O dia seguinte
Então, as torres caíram. Na época, escrevi um artigo bem intencionado, que hoje me parece otimista demais, intitulado "Hoje sou americano, hoje sou muçulmano". Por coincidência, no mesmo dia o Le Monde estampou em sua primeira página a manchete "Hoje somos todos americanos". Contudo, as chuvas de bombas que cairam posteriormente no Afeganistão e no Iraque tornaram muito difícil nos solidarizarmos com os norte-americanos. Da mesma forma, as freqüentes ameaças da Al-Qaeda e o atentado ao metrô de Londres tornaram muito difícil nos solidarizarmos com os radicais islâmicos. Hoje, de ambos os lados do Atlântico, todos são terroristas.

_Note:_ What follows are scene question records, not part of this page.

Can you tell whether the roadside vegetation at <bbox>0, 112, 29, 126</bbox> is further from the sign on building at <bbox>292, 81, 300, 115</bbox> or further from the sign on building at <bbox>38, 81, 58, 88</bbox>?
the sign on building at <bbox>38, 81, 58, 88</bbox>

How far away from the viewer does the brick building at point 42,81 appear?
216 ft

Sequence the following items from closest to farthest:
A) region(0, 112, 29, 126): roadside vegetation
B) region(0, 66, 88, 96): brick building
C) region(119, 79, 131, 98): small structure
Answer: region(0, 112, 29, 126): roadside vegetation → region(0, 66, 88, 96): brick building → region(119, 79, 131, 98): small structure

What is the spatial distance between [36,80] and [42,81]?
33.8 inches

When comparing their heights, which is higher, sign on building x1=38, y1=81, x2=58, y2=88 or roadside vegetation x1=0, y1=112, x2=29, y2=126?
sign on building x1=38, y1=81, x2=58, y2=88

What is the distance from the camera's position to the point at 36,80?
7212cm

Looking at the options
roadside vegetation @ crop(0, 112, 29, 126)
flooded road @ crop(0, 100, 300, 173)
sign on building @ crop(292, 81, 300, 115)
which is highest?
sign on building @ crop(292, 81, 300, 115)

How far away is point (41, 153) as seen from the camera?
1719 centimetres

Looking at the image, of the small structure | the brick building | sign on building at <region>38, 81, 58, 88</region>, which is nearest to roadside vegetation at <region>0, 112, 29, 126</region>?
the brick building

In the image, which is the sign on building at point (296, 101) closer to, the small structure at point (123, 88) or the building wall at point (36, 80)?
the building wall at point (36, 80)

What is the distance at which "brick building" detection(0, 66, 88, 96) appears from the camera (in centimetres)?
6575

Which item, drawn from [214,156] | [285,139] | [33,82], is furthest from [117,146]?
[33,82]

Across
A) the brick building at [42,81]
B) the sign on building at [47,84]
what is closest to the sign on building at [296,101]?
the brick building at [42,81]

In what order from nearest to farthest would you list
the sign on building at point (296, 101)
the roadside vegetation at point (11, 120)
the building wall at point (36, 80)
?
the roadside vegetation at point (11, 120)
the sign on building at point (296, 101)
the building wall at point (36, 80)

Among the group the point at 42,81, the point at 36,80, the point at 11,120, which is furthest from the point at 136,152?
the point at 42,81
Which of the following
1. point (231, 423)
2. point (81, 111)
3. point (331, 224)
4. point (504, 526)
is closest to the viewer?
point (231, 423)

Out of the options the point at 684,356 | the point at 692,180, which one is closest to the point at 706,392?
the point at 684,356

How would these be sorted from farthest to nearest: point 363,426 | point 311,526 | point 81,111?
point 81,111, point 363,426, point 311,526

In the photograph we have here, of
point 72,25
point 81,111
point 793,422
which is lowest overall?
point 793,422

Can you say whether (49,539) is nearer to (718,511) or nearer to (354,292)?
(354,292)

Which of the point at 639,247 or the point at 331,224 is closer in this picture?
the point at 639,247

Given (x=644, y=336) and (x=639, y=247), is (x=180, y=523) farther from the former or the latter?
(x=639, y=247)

No dia seguinte ao 11 de setembro, as bolsas de valores caíram, a economia entrou em recessão, o leilão de privatização da Copel (Companhia Paranaense de Energia, única empresa energética posta à venda e não vendida) resultou vazio. Mais tarde, algum paranaense ilustre mencionou que "foi um ato de Deus que impediu a privatização". Estranho Deus esse, que condena milhares de pessoas à morte com o objetivo de garantir o emprego de outras milhares. Não foi assim que me ensinaram no catecismo!

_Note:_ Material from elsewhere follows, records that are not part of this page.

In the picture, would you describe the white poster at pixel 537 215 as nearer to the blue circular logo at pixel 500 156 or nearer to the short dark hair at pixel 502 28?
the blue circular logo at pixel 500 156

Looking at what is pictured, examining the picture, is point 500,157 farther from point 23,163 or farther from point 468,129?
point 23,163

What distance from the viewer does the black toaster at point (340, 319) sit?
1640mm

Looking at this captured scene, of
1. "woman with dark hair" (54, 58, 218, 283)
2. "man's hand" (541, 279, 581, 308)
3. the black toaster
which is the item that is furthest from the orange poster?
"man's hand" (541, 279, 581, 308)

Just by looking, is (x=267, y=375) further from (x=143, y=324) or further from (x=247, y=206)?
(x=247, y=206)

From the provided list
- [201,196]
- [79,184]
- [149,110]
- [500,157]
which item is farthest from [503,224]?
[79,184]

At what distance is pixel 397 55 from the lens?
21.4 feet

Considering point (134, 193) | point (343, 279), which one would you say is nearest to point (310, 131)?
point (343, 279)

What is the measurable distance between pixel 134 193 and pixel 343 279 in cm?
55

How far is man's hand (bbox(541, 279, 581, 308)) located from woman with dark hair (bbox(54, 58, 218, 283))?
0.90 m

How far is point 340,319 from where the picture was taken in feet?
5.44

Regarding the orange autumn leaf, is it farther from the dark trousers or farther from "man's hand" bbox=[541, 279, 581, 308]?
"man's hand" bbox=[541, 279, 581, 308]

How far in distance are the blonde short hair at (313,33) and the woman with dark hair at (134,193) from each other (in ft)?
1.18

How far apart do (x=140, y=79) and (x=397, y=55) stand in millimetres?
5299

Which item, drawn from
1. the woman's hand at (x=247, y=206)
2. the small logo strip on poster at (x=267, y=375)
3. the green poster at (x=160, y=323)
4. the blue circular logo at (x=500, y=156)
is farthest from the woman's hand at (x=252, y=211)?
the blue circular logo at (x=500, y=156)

O mundo após o 11 de setembro é muito pior. Antes, tínhamos ao menos alguns chefes de estado ensaiando passos de estadistas. Tínhamos promessas e chances de integração entre as Américas e uma Organização Mundial do Comércio progressivamente liberal. Hoje, temos Chávez, Morales e Lula. Temos protecionismo e rodadas da OMC canceladas. Nos EUA, tínhamos um presidente eleito de maneira fraudulenta, sem apoio popular e sem nada a fazer a não ser se esconder nas moitas da Casa Branca, jogar golfe e esperar o fim do mandato. Hoje, temos um herói da luta contra o terrorismo, que deve estar repetindo até agora, para si mesmo, entre um prezzel e outro, "não contavam com a minha astúcia!".
Após o 11 de setembro, coisas incríveis aconteceram. Vimos o país mais rico do mundo se lançar em guerra contra dois dos mais pobres, em busca do chefe da Al-Qaeda, que nunca foi encontrado, e de armas de destruição em massa, que nunca existiram. Vimos passageiros sendo revistados dos pés à cabeça antes de embarcarem em um avião, só para se sentarem calmamente e receberem facas e garfos metálicos para o jantar. Vimos a canção Imagine, de John Lennon, sendo banida das rádios e TVs norte-americanas, sob alegação de "letra questionável". A lista completa de canções banidas (ou "não recomendadas", para ser mais exato) indica o nível de neurose atingido após o ataque terrorista. Mas essa é uma era neurótica e não devemos nos espantar. Mesmo assim, se Yeshua e Muhammad (ou Jesus e Maomé) soubessem o que seria feito em nome deles, o primeiro teria voltado a martelar pregos e o segundo teria acabado seus dias como um comerciante anônimo na região de Meca.